Dataset excerpt:
## START

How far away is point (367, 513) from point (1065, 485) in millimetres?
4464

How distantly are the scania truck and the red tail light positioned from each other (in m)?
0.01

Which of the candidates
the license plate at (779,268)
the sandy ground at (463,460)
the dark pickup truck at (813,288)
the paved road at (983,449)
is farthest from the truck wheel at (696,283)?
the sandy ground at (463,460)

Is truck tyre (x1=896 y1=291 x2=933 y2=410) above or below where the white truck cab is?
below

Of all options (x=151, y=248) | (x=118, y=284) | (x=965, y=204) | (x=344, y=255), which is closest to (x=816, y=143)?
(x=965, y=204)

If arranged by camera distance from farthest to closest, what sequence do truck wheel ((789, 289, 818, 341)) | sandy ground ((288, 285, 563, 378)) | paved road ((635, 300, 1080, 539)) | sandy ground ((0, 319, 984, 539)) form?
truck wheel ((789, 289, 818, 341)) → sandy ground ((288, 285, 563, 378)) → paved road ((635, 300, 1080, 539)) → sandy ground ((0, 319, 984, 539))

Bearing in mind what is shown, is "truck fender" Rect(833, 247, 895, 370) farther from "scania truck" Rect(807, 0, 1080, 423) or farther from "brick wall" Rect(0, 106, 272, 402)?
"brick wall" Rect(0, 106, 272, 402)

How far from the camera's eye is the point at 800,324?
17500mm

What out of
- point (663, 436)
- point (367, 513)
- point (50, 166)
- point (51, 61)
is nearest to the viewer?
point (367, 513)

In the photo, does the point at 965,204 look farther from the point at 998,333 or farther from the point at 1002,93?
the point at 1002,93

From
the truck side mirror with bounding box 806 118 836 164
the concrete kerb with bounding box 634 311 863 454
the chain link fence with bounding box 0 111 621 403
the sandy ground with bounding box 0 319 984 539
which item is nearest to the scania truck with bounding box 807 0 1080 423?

## END

REQUEST: Update the material above by changing "chain link fence" to "wire mesh fence" wherever it appears. Write out all the lines again with nothing else altered.

TASK RESPONSE:
How far away is point (367, 513) from point (1065, 485) in millimetres?
4464

How distantly are the scania truck and the red tail light positioned from each other (in m)?
0.01

Which of the candidates
the license plate at (779,268)
the sandy ground at (463,460)
the dark pickup truck at (813,288)
the paved road at (983,449)
is farthest from the truck wheel at (696,283)?
the sandy ground at (463,460)

Is truck tyre (x1=896 y1=291 x2=933 y2=410) above or below where the white truck cab is?
below

Of all options (x=151, y=248) | (x=118, y=284) | (x=965, y=204) | (x=344, y=255), which is closest to (x=816, y=143)?
(x=965, y=204)

If arranged by camera distance from farthest to closest, what sequence do truck wheel ((789, 289, 818, 341)) | sandy ground ((288, 285, 563, 378)) | paved road ((635, 300, 1080, 539)) | sandy ground ((0, 319, 984, 539)) form?
truck wheel ((789, 289, 818, 341)) → sandy ground ((288, 285, 563, 378)) → paved road ((635, 300, 1080, 539)) → sandy ground ((0, 319, 984, 539))

Bearing in mind what is shown, is "truck fender" Rect(833, 247, 895, 370) farther from "scania truck" Rect(807, 0, 1080, 423) or farther from "brick wall" Rect(0, 106, 272, 402)?
"brick wall" Rect(0, 106, 272, 402)

How far from the camera's eye is the point at 800,324?
17500mm

What out of
- point (663, 436)
- point (367, 513)
- point (50, 166)
- point (51, 61)
is nearest to the viewer?
point (367, 513)

In the photo, does the point at 965,204 look farther from the point at 998,333 or farther from the point at 1002,93?
the point at 1002,93

From
the truck side mirror with bounding box 806 118 836 164
the concrete kerb with bounding box 634 311 863 454
the wire mesh fence with bounding box 0 111 621 403
the sandy ground with bounding box 0 319 984 539
which item is nearest to the scania truck with bounding box 807 0 1080 423?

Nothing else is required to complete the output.